The weather was similar, the track surface didn’t undergo any massive changes, and teams didn’t have a couple months to go back and think about how to better set up their car. They used the exact same package and, in most cases, the exact same car. The race lengths differed by only ten laps.
And look how different the races were.
The Race Flow
Let’s start by looking at the Caution-O-Grams for Pocono 1 and Pocono 2. A Caution-O-Gram is my way of graphically showing the race flow.
- Debris and accidents interrupted the race throughout stage 1 and stage 2.
- We had eight cautions for a total of 25 laps.
- Six of those laps were stage-end cautions
- Cautions made up 22.5% of the race,
- We had 105 laps of green-flag racing.
- There were 8 green-flag runs
- Only three were 19 laps or longer. (19, 24, 27 laps)
- Three more were 9 laps long
- The remaining three were 2, 2 and 3 laps.
- We had one early accident and then nothing unplanned until a debris caution early in stage three.
- We had four cautions, two of which were stage cautions, for a total of 15 laps.
- Cautions made up 15.6% of the race
- Stage-end cautions were four laps long in race 2, but only three laps long in race 1
- We were left with 125 laps of green-flag racing.
- There were 5 green-flag runs
- Three were 25 laps or longer (25, 44, 51 laps)
- The other two were 2 and 3 laps.
We can use the Lead-O-GramTM to compare which drivers led laps during the weekend races.
I used consistent colors for both graphs, so you can see that Larson, Logano, Chastain and Ku Busch, all of whom led laps in race 1, did not lead laps during race 2. Byron and Bowman were the only two drivers who had strong leads in both races.
Variable Alert!: The Invert
The invert was one of the big differences in variables between the two race, and you can see the effect on the Lead-O-Gram. Buescher and McDowell led laps early because of their starting positions, but weren’t factors at the end.

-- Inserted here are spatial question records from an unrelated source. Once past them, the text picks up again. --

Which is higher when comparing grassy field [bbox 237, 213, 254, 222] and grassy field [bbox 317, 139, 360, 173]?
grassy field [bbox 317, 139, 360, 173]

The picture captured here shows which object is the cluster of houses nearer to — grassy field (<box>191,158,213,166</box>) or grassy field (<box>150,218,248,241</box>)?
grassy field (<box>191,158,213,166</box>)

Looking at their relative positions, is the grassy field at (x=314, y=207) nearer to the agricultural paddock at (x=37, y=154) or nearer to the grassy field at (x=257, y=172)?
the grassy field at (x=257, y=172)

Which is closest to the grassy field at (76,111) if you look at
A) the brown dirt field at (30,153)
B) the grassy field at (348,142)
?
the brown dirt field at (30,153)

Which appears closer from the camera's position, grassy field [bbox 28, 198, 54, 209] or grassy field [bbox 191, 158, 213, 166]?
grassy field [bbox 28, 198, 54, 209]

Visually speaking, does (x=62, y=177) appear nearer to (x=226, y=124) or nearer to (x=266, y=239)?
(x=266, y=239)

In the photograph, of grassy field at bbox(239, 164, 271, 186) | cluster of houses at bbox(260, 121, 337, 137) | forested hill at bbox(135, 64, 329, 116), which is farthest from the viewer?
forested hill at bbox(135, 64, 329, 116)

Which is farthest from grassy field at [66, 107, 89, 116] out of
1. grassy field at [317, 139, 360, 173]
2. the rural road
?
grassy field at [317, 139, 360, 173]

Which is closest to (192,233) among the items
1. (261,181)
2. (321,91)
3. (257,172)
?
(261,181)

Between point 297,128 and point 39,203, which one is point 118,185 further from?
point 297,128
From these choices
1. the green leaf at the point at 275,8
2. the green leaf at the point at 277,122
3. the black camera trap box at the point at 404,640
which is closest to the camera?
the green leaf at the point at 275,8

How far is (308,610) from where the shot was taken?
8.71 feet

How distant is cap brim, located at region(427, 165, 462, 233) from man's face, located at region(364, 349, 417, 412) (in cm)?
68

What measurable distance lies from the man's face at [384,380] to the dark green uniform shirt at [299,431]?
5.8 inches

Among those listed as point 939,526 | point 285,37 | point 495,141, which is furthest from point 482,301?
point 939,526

Blown tires and fuel strategy impacted who won these races much more than inverting the first 20 finishers from race 1 to set the starting grid for race 2. You can see that the cream rises to the top by comparing the starting and finishing positions of each driver for race 1 vs. race 2.
If you look in the yellow shaded box, you can see that, out of the drivers finishing in the top 20 on Saturday, only 3 finished outside the top 20 on Sunday — and one of those was due to a DNF.
If you do the same thing for the top 10, you’ll see that only three drivers who finished in the top ten on Saturday failed to finish in the top ten on Sunday.
Does This Rules Package Work at Pocono?
Given these two very different races, how do you tell if the rules package works at Pocono? Without Kyle Larson blowing a tire on the last lap in race 1, would people have rated this race as highly as they did?
The problem is that there are so many variables affecting a race — everything from how aggressively a driver pushes his tires to a radio issues that complicate driver-crew chief communications — that you can’t necessarily tell that a particular rules package works or doesn’t work on the basis of a small number of races.
Let’s look at the number of lead changes over the years at Pocono.
The numbers have gone up and down over the years. But you don’t see a big change in this — or any other metric — between 2018 and 2019.
NASCAR’s problem is that the big thing you can tell with a new package is when it doesn’t work. It was really clear in 2019 that the high-downforce package was not working at short tracks, and NASCAR changed the package when they saw the problem. Unfortunately, these aren’t things you can necessarily predict ahead of time.
Engineering, unlike physics, is the art of making compromises. You can’t have everything you want, so NASCAR has to strike a balance. They don’t always get it on the first try.
Remember all of this when the NextGen takes the track next year. Give it the first half of the season before deciding the new package is the best thing in the world or the worst. And remember that it might take some tweaks before they get the NextGen exactly where they want it.